Requirement
What you produce should be every line from the data that includes "batch".

(Saved entries)
• • • •
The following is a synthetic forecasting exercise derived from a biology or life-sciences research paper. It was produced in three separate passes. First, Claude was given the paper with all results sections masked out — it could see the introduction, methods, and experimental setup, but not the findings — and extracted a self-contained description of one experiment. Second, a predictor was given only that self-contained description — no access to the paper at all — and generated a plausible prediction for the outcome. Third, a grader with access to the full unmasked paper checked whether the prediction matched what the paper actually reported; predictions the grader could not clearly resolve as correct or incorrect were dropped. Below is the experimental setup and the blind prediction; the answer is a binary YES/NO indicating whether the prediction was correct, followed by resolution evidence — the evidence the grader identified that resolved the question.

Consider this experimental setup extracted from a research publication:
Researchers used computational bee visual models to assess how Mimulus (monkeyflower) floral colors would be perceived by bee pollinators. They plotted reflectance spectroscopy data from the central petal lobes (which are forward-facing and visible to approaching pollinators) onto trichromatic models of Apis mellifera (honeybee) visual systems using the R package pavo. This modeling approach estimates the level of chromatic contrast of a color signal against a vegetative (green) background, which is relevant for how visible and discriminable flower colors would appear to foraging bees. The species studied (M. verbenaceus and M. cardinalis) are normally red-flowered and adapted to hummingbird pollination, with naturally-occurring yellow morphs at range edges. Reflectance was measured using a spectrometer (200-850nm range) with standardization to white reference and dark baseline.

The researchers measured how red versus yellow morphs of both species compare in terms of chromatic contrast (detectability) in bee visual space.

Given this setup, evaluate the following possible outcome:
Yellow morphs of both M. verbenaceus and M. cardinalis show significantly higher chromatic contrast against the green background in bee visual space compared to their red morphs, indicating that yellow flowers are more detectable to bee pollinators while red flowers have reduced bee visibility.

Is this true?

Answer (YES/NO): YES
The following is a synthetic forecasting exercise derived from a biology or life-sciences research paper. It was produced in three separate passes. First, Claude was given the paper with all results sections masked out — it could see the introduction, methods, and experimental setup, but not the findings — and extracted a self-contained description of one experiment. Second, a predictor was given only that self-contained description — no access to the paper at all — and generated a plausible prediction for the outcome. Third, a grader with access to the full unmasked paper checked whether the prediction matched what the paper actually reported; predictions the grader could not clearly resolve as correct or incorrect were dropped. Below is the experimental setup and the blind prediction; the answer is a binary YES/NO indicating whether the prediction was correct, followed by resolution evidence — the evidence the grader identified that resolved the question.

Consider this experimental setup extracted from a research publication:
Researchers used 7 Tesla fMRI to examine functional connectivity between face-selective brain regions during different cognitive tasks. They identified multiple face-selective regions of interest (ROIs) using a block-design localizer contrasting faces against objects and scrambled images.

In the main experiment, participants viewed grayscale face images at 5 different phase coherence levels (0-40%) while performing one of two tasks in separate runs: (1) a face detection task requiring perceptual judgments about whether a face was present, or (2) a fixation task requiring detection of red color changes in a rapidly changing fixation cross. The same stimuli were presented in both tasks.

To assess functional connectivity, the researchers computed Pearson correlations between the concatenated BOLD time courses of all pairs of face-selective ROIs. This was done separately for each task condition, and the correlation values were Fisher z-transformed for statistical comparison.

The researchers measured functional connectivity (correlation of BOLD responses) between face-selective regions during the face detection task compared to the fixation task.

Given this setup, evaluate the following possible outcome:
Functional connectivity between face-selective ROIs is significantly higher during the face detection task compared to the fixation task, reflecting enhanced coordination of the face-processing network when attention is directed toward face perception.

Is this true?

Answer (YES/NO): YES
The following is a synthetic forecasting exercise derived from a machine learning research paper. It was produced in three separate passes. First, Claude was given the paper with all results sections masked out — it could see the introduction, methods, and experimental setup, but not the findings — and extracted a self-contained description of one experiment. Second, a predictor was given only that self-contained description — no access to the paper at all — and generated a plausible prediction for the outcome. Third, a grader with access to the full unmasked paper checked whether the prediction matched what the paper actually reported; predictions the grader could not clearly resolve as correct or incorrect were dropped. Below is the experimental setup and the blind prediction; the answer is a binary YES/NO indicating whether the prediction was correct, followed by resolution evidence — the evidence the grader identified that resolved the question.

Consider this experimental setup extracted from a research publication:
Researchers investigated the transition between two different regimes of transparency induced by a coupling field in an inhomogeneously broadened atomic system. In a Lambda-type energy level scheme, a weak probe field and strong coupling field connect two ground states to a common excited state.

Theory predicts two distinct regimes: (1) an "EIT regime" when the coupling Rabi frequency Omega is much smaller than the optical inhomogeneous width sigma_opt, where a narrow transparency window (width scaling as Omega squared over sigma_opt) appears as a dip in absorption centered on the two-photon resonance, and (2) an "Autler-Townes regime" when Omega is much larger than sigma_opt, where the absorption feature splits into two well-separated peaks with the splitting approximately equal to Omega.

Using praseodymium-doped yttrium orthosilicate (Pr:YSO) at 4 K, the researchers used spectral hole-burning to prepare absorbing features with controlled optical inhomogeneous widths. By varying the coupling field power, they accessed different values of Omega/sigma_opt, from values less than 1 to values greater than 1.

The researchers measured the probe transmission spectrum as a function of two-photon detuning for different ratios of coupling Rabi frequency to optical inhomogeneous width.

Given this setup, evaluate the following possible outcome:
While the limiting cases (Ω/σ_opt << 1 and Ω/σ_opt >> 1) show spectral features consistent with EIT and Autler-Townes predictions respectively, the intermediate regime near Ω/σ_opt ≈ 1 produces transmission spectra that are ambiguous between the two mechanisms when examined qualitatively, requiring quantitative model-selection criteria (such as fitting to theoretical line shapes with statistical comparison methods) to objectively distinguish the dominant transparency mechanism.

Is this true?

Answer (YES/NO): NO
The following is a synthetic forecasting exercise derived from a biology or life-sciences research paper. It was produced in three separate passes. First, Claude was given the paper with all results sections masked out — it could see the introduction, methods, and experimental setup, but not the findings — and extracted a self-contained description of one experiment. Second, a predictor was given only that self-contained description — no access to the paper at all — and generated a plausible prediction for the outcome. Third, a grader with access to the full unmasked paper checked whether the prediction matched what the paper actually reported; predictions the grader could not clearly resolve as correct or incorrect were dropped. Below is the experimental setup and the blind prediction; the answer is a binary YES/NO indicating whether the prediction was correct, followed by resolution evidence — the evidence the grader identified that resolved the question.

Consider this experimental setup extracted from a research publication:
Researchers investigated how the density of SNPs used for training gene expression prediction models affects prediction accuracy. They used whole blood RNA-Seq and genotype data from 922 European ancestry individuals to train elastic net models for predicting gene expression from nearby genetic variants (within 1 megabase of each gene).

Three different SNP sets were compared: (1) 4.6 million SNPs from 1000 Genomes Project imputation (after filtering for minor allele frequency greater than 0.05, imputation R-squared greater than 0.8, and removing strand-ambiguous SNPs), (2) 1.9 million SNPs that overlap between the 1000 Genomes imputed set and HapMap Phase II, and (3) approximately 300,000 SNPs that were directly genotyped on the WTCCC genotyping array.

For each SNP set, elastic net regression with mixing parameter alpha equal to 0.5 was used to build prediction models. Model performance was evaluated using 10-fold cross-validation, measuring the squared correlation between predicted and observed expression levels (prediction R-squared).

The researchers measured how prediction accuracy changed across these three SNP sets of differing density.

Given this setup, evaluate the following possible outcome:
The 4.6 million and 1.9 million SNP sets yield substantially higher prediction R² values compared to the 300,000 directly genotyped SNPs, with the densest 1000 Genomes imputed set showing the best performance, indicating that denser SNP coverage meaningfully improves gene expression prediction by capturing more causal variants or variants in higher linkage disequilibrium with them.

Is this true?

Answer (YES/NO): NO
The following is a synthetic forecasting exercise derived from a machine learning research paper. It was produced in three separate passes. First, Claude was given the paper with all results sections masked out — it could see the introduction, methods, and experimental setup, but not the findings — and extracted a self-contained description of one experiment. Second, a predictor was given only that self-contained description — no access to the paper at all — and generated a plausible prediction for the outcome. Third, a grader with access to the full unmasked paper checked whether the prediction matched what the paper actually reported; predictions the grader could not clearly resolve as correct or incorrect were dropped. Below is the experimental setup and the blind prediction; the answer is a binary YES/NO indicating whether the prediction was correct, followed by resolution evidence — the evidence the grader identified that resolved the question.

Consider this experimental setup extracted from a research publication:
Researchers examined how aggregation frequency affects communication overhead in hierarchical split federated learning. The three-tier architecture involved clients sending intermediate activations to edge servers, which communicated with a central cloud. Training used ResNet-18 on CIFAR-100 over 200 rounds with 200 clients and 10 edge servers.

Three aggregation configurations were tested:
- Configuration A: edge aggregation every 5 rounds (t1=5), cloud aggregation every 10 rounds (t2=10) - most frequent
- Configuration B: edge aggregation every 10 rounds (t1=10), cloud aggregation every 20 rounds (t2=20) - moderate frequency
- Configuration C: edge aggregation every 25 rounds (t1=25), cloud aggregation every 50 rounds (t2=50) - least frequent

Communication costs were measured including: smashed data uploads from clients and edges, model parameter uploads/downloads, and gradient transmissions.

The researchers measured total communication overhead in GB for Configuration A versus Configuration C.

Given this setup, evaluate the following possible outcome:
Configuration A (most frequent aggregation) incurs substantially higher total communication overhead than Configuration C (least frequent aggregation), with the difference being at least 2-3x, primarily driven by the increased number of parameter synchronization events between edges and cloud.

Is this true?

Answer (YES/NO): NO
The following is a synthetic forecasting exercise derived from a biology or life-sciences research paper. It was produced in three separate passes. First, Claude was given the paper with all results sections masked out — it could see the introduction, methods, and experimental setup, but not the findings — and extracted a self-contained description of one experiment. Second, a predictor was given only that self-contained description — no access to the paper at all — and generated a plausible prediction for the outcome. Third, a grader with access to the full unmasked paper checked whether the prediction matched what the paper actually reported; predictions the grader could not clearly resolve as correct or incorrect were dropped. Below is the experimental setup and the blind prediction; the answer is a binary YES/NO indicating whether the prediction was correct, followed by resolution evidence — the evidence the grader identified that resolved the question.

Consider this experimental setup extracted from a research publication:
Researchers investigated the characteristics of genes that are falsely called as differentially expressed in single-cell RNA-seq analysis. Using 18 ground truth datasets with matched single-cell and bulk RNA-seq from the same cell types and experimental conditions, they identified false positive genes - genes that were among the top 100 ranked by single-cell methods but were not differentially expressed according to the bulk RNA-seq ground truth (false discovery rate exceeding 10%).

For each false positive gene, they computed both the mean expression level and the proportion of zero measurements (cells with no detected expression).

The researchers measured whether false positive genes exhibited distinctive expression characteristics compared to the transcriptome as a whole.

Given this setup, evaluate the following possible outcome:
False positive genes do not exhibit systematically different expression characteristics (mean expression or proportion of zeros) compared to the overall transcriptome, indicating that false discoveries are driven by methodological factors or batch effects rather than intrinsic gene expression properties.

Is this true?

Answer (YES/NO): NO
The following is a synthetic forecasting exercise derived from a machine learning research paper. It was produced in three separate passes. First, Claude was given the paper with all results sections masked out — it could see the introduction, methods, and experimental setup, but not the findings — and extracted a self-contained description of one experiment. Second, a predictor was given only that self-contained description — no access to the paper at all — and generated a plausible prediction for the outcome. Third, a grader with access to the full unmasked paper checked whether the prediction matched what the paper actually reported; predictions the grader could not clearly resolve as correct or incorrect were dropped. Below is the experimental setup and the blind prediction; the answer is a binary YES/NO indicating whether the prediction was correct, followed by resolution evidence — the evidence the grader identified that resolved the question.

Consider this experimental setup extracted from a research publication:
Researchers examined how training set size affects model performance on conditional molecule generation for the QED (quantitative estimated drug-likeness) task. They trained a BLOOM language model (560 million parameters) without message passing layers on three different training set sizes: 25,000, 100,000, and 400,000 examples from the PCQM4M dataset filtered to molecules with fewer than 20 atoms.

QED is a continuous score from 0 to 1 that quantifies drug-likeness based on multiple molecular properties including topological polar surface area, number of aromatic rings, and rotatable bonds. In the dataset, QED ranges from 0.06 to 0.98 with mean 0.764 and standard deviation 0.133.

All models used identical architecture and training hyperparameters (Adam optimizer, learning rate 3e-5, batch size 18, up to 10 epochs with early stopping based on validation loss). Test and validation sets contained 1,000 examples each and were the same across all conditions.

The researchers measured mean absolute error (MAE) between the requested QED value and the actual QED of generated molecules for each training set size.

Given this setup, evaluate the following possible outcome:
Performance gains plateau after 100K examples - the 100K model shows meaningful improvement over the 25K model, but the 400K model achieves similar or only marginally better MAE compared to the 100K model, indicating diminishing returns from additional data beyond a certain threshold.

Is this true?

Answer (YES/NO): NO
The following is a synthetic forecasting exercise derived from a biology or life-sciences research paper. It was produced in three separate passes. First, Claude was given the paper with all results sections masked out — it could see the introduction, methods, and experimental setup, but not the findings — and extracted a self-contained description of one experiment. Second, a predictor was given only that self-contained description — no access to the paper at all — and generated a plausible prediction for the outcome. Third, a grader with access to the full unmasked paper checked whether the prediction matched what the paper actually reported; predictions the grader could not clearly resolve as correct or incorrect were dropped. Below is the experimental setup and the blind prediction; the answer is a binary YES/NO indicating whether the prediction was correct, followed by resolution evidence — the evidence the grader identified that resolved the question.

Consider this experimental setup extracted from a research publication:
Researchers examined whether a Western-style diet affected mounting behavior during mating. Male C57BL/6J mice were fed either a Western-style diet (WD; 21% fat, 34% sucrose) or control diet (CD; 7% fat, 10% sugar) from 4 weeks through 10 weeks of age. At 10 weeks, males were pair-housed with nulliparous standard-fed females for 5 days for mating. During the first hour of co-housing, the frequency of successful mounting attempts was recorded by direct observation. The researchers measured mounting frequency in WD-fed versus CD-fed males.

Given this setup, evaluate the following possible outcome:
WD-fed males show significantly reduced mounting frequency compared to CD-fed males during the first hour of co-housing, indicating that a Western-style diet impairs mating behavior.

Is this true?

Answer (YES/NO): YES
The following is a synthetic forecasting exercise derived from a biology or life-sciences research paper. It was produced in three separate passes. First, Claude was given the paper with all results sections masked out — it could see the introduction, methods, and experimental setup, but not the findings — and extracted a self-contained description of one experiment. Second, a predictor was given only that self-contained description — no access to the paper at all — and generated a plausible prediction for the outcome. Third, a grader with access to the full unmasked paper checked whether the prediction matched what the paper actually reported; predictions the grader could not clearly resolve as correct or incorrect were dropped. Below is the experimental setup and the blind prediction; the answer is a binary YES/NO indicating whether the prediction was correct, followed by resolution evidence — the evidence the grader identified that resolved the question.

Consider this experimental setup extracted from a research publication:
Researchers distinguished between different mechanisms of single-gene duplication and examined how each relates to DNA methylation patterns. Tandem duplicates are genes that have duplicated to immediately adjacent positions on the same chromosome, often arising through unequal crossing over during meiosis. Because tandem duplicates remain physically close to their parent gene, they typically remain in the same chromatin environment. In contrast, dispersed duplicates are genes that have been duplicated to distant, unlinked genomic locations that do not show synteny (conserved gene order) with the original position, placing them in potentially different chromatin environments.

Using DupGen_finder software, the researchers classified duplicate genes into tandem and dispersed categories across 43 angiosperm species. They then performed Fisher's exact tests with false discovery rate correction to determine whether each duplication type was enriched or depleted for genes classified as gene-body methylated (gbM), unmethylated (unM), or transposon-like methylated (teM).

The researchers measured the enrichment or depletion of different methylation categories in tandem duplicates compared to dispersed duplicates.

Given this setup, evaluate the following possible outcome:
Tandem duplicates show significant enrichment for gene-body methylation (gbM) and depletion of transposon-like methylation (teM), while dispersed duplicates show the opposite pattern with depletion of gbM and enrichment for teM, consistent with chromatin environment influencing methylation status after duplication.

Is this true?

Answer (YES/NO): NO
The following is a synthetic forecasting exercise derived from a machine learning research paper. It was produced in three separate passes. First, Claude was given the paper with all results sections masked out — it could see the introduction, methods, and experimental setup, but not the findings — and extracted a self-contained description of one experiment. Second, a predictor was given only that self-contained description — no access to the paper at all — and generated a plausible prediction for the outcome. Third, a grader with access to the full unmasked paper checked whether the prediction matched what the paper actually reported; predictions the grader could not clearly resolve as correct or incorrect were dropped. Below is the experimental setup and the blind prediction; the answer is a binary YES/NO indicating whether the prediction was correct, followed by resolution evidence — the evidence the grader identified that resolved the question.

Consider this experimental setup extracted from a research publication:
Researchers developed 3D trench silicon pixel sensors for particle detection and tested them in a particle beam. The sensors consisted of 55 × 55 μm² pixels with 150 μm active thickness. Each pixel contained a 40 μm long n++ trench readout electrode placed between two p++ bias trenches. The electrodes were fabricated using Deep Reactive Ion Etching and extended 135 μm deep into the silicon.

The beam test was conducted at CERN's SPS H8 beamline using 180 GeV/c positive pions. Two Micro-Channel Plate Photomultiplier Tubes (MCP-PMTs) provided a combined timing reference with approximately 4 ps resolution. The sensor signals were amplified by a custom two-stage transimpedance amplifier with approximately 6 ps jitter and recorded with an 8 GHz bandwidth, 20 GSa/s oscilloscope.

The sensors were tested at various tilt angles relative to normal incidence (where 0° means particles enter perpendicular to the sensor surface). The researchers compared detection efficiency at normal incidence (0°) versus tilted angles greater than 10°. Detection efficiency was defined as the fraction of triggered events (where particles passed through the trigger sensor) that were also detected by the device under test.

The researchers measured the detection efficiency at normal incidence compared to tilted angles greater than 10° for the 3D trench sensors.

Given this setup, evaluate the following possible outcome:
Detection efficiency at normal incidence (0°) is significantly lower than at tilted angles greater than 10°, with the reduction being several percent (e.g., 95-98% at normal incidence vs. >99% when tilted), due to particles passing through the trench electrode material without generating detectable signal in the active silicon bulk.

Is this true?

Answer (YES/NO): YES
• • • •
Exercise response
False positive genes do not exhibit systematically different expression characteristics (mean expression or proportion of zeros) compared to the overall transcriptome, indicating that false discoveries are driven by methodological factors or batch effects rather than intrinsic gene expression properties.
All models used identical architecture and training hyperparameters (Adam optimizer, learning rate 3e-5, batch size 18, up to 10 epochs with early stopping based on validation loss). Test and validation sets contained 1,000 examples each and were the same across all conditions.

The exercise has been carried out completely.